TRY IT |
Transcribe every caption in the material below word for word, and leave the pictures out of your answer.

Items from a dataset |
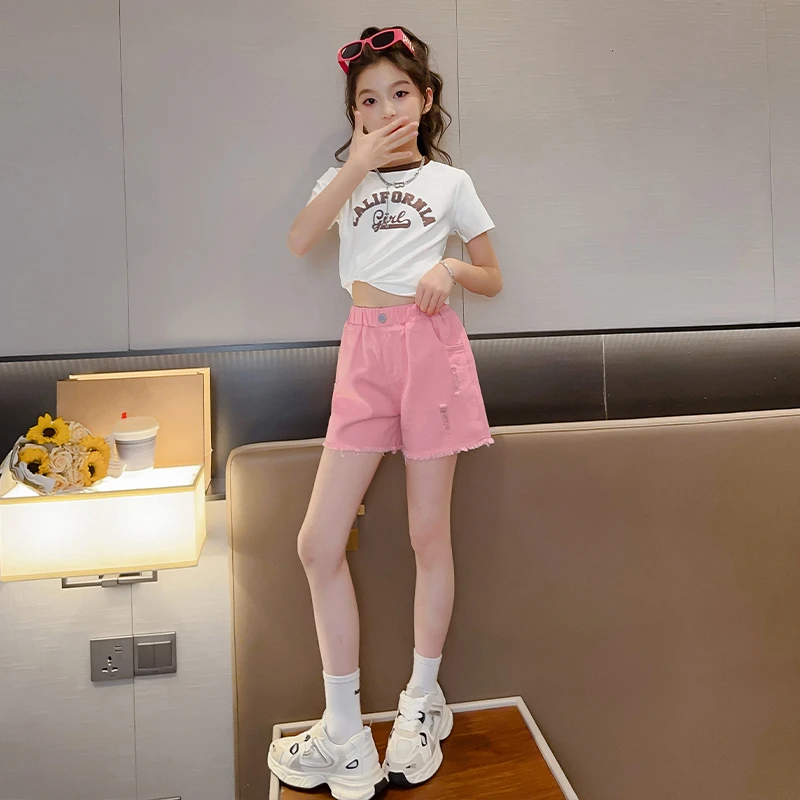 女童套装夏款2023新款儿童洋气韩版时髦夏装薄款中大童短袖两件套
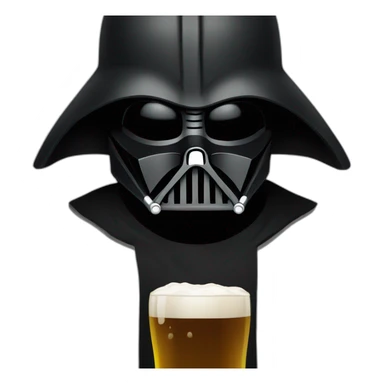 dark vador drinking beer sticker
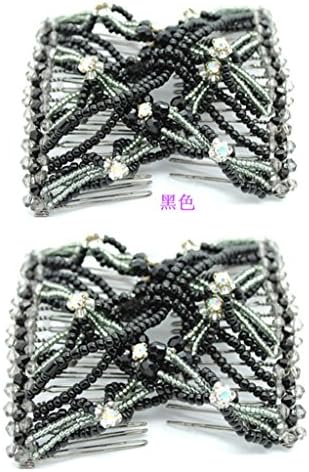 Lovef 2Pcs Effortless Beauty Ez Combs Double Stretching Combs, Upzing,Thick and Thin Hair, New Hair Accessory for Popular Hairstyles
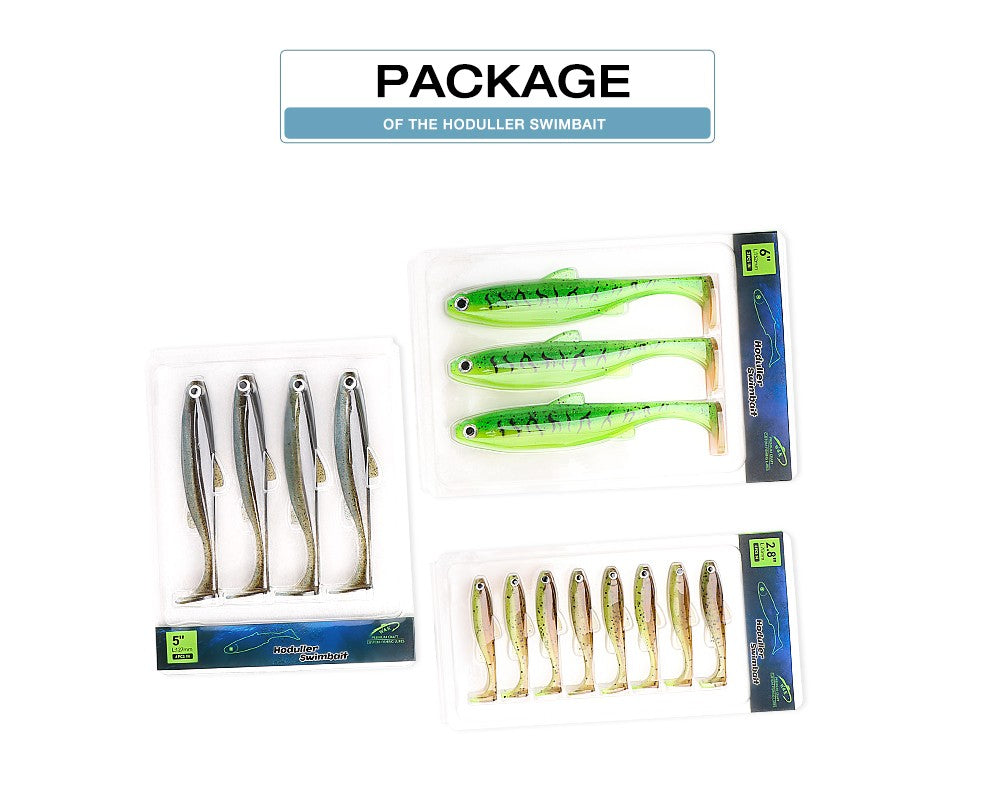 2024 nuevo cebo blando 5 tamaños Hoduller Swimbait para Lucio Zander Snook perca Señuelos de pesca con ojos 3D JIG Head Rig señuelo suave
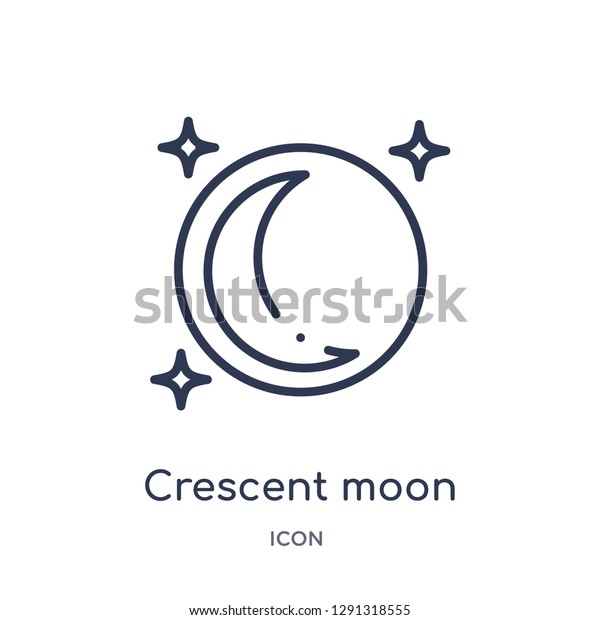 Linear crescent moon icon from Astronomy outline\
collection. Thin line crescent moon vector isolated on white\
background.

EXERCISE SOLUTION |
 女童套装夏款2023新款儿童洋气韩版时髦夏装薄款中大童短袖两件套
 dark vador drinking beer sticker
 Lovef 2Pcs Effortless Beauty Ez Combs Double Stretching Combs, Upzing,Thick and Thin Hair, New Hair Accessory for Popular Hairstyles
 2024 nuevo cebo blando 5 tamaños Hoduller Swimbait para Lucio Zander Snook perca Señuelos de pesca con ojos 3D JIG Head Rig señuelo suave
 Linear crescent moon icon from Astronomy outline\
collection. Thin line crescent moon vector isolated on white\
background.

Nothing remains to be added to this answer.